Près de trois semaines après le début d'un mouvement de contestation, Potosí, ville minière et touristique du sud de la Bolivie en proie à la pauvreté et à l'exclusion, s'enfonce dans une crise qui a eu des répercussions jusqu'au coeur de la capitale La Paz.

Potosí, avec ses 200 000 habitants, reste coupée du monde, des milliers de grévistes bloquant les routes et affectant ainsi la distribution de produits alimentaires à la population dans une des régions les plus pauvres de ce pays.

Le mouvement, auquel se sont joints des grévistes de la faim, s'est amplifié avec la multiplication de barrages, dont celui sur la voie ferrée reliant Uyuni à Oruro, deux villes importantes du sud de la Bolivie.

Les dirigeants du Comité civil de Potosí (Comcipo) à l'origine du mouvement sont depuis deux semaines à La Paz dans l'espoir de parler au président socialiste Evo Morales, qui a refusé jusqu'à présent de les recevoir.

Une première réunion entre trois ministres et 52 délégués de la société civile de Potosí a eu lieu samedi au ministère de l'Intérieur à La Paz, selon le ministre Carlos Romero. «Pour commencer, nous avons une liste de 26 points que nous avons identifiés», a indiqué le ministre de la présidence Juan Ramon Quintana. Il s'agit de sujets concernant le gouvernement national, le pouvoir local à Potoso et dans d'autres municipalités, selon lui.

Cependant le leader de la Comcipo, Johnny Llally, a posé comme condition préalable à toute négociation la libération de quatre de la cinquantaine de manifestants arrêtés cette semaine, et notamment d'un journaliste.

Après l'échec en début de semaine de nouvelles tentatives de discussions, des centaines de mineurs originaires de Potosí armés de bâtons de dynamite ont semé la panique à La Paz, au cours de violents affrontements avec la police antiémeutes, qui a procédé à une cinquantaine d'arrestations.

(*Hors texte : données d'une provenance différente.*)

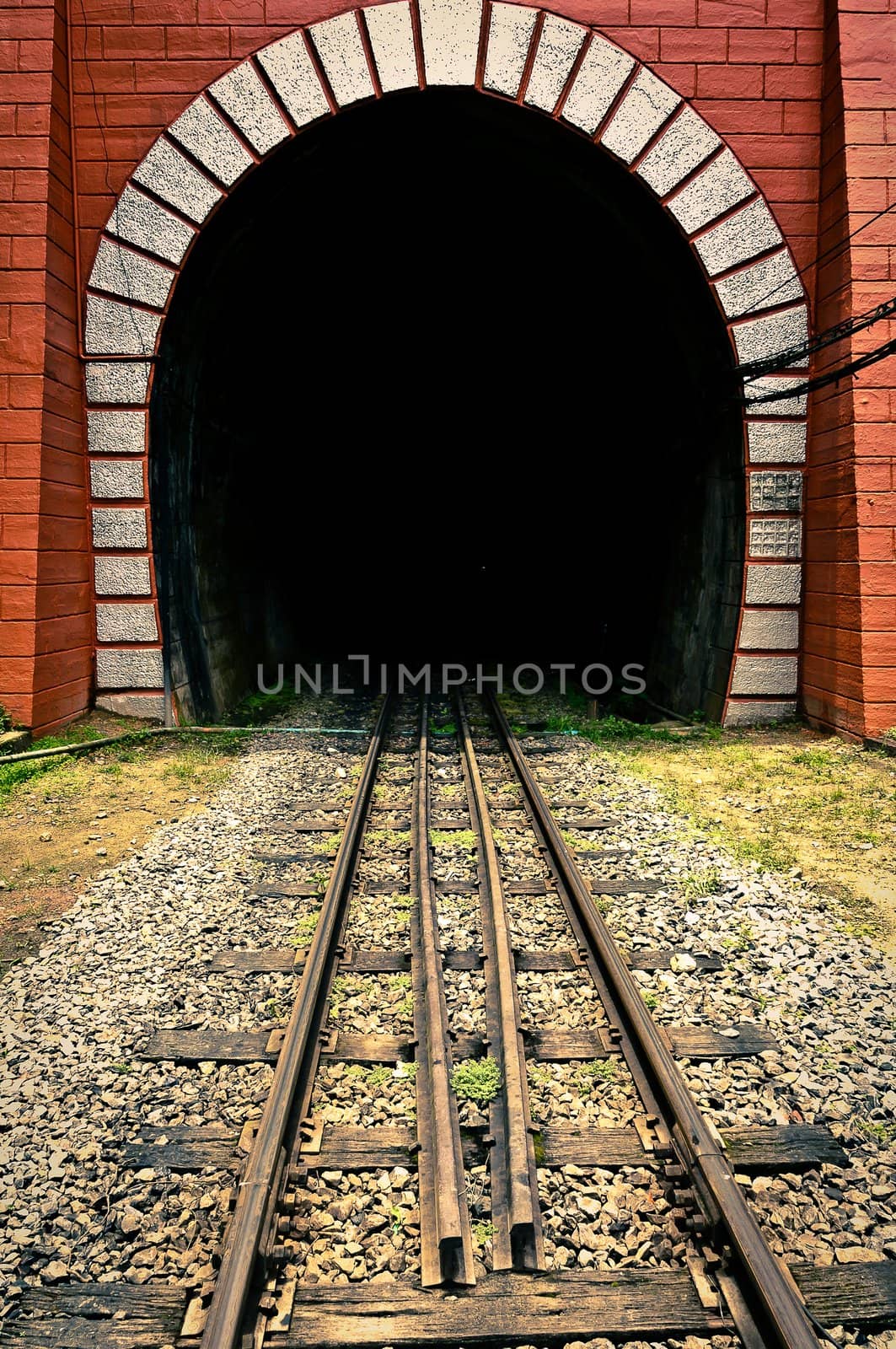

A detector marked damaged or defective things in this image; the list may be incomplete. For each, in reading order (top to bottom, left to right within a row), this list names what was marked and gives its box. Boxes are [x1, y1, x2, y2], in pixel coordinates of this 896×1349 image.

rusty rail [203, 695, 393, 1349]
rusty rail [411, 701, 479, 1288]
rusty rail [455, 695, 546, 1275]
rusty rail [486, 695, 823, 1349]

Les explosions de dynamite ont causé de graves dommages à plusieurs locaux officiels, notamment à l'ambassade d'Allemagne.

Située à 4000 mètres d'altitude, Potosí, inscrite au patrimoine de l'humanité par l'UNESCO, a été au XVIe siècle le plus grand complexe industriel du monde grâce aux gisements d'argent et d'étain du Cerro Rico.

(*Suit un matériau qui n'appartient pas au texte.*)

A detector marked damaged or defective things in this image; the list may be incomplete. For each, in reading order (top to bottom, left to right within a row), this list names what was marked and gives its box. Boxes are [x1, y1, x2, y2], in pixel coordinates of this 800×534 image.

Les manifestants réclament notamment la construction d'une fabrique de ciment, des projets de restructuration de la mine de Cerro Rico, affectée par l'exploitation artisanale, la construction d'un aéroport international et d'hôpitaux spécialisés.

Selon le politologue Carlos Cordero, «le problème sous-jacent est en fait la lutte désespérée de la population de Potosí pour sortir de la pauvreté et de l'exclusion».

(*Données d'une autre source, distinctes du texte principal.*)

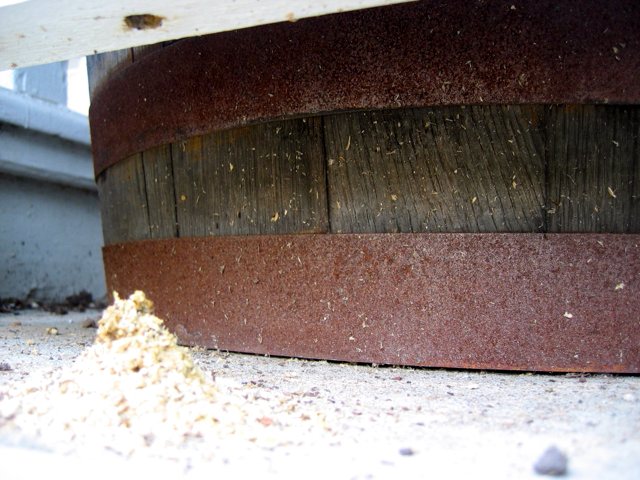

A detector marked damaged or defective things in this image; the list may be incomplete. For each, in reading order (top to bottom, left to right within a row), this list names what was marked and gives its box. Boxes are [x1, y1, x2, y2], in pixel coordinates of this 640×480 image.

rusty metal band [89, 0, 640, 178]
rusty metal band [105, 234, 640, 374]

«Le pays a connu un boom économique ces dernières années», dit-il à l'AFP, «mais Potosí estime être passé à côté de cette prospérité».

Le président joue au foot

«Ce que nous demandons au président, c'est qu'au lieu de jouer au football, il dialogue avec le département de Potosí», a pour sa part lancé Johnny Llally.

Le président Morales, ancien leader syndical des producteurs de coca, garde en effet ses distances et n'hésite pas à jouer au football devant les caméras à l'occasion de ses déplacements à l'intérieur de la Bolivie.

«Il ne manquera pas de traîtres, mais les gens vont continuer à nous soutenir», a assuré M. Morales jeudi.

Auparavant, il avait insinué que «certains Chiliens» alimentaient le conflit dans le but de faire de l'ombre à la récente visite du pape François en Bolivie, qui a encouragé le dialogue entre La Paz et Santiago sur un différend maritime centenaire les opposant.

Le ministre des Mines, Cesar Navarro, a averti qu'après une grève prolongée, la Bolivie risquait de voir dans «quelques jours la compagnie minière Manquiri arrêter ses opérations à Potosí».

La grève a paralysé cette mine de Manquiri, filiale de la société américaine Coeur d'Alene Mines, et menace les activités du groupe San Cristobal, propriété de Sumitomo Metal, société japonaise de production de zinc et de nickel.

Le tourisme pourrait également souffrir de lourdes pertes en particulier dans le Salar d'Uyuni, vaste désert de sel situé sur les hauts plateaux de la région et haut lieu touristique.

En raison de la grève, des dizaines de visiteurs étrangers sont déjà restés bloqués plusieurs jours à Potosí avant d'être évacués.